Software should never ever be installed in [LocalAppDataFolder]. It need to be installed in [AppDataFolder] as this is the only folder that is kept in Roaming Profile environments.

[WixUI_Advanced.wxs]
<customaction id="user-content-WixSetDefaultPerUserFolder" property="WixPerUserFolder" value="&lt;span&gt;[LocalAppDataFolder]&lt;/span&gt;Apps\[ApplicationFolderName]" execute="immediate"></customaction>

Discussion

  • Bob Arnson

    Bob Arnson - 2011-08-21

    Traditionally, the roaming profile is kept small because of the cost of syncing. The MSI SDK explicit says to use LocalAppDataFolder. You can override the default with a custom action to set WixPerUserFolder, scheduled after the existing WixSetPerUserFolder.

     
  • Marc Bauer

    Marc Bauer - 2011-08-27

    Can you share the link to this documenatation, please? It must be a big missunderstanding of the documentation or at least it misses the roaming profiles, folder sync exclusion or folder redirection policy as background.

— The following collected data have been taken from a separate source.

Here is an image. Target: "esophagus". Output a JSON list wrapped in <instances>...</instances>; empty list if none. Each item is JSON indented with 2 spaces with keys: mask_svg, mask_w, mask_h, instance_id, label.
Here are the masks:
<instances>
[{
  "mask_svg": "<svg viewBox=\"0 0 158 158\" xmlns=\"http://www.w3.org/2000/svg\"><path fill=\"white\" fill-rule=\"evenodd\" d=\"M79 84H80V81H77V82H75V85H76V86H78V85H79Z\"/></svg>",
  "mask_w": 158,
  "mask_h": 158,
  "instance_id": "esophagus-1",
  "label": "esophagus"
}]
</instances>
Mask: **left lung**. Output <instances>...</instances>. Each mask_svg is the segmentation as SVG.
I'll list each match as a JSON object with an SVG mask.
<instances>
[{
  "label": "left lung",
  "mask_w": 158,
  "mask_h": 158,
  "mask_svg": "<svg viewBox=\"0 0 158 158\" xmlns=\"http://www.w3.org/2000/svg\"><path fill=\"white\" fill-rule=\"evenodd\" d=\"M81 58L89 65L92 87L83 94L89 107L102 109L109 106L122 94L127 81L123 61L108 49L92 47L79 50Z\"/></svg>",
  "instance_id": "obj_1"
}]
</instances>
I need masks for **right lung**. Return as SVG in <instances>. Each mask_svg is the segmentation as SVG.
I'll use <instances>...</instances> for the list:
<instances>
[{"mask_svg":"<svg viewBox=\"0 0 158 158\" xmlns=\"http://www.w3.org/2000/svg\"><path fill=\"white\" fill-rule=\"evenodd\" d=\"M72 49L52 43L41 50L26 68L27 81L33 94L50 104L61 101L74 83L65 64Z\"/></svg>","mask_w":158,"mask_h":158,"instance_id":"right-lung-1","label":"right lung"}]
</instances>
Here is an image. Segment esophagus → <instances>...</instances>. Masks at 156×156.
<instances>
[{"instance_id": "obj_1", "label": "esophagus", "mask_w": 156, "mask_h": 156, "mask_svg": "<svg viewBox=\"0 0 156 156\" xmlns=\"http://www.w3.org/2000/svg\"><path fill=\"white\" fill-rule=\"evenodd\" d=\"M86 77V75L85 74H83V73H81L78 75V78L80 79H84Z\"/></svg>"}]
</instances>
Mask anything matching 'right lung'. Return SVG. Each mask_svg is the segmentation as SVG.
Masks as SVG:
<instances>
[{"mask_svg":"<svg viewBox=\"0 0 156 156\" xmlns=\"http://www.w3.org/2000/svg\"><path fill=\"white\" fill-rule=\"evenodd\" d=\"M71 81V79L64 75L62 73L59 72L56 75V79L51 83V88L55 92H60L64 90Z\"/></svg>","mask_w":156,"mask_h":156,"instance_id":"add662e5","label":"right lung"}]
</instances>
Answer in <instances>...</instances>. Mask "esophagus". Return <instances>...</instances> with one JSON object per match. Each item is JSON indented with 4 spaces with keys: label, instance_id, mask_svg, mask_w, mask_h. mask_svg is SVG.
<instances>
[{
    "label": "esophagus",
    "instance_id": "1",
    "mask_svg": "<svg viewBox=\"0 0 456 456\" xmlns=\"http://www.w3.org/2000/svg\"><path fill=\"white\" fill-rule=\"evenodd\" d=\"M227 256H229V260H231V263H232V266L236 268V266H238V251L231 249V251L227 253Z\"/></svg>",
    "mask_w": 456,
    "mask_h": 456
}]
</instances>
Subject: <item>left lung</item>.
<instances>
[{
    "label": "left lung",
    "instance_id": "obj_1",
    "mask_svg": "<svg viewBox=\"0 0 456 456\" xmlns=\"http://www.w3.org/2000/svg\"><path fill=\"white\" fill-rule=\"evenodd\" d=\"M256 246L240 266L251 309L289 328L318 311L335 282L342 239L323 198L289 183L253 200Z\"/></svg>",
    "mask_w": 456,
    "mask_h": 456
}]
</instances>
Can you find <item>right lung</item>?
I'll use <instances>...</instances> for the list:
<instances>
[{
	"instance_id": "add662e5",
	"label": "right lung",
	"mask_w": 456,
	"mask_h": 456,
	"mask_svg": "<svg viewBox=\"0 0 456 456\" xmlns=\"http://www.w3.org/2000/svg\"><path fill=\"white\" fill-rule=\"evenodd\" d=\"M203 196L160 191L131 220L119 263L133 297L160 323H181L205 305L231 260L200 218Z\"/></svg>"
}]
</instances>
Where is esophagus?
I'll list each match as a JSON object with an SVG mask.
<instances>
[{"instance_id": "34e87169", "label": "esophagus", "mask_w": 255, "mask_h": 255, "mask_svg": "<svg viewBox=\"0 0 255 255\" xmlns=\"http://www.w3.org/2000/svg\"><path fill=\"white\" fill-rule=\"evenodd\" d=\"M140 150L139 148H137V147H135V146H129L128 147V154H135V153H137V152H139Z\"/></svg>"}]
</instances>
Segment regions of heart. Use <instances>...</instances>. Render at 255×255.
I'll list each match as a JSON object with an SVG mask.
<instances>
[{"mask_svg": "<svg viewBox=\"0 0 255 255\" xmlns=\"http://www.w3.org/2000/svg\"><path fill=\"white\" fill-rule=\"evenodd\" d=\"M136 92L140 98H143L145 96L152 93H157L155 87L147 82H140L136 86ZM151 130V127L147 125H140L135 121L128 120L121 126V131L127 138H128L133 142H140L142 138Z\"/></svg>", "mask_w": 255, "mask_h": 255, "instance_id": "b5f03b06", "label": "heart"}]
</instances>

    Yes, Roaming profiles have folders that are synced. This is correct, but roaming profile paths are redirected to a server share in a correct roaming profiles environment. There are GPO policies to redirect many default windows folders like documents and appdata - out of the box. You may have seen them already if you have opened a GPO.

    AppData is normally redirected to a user home on a file server (best practice). The reason is that the folders don't need to be synced any longer. They stay in this location for all times and are not synced from the fileserver to client pc with every logon and logoff.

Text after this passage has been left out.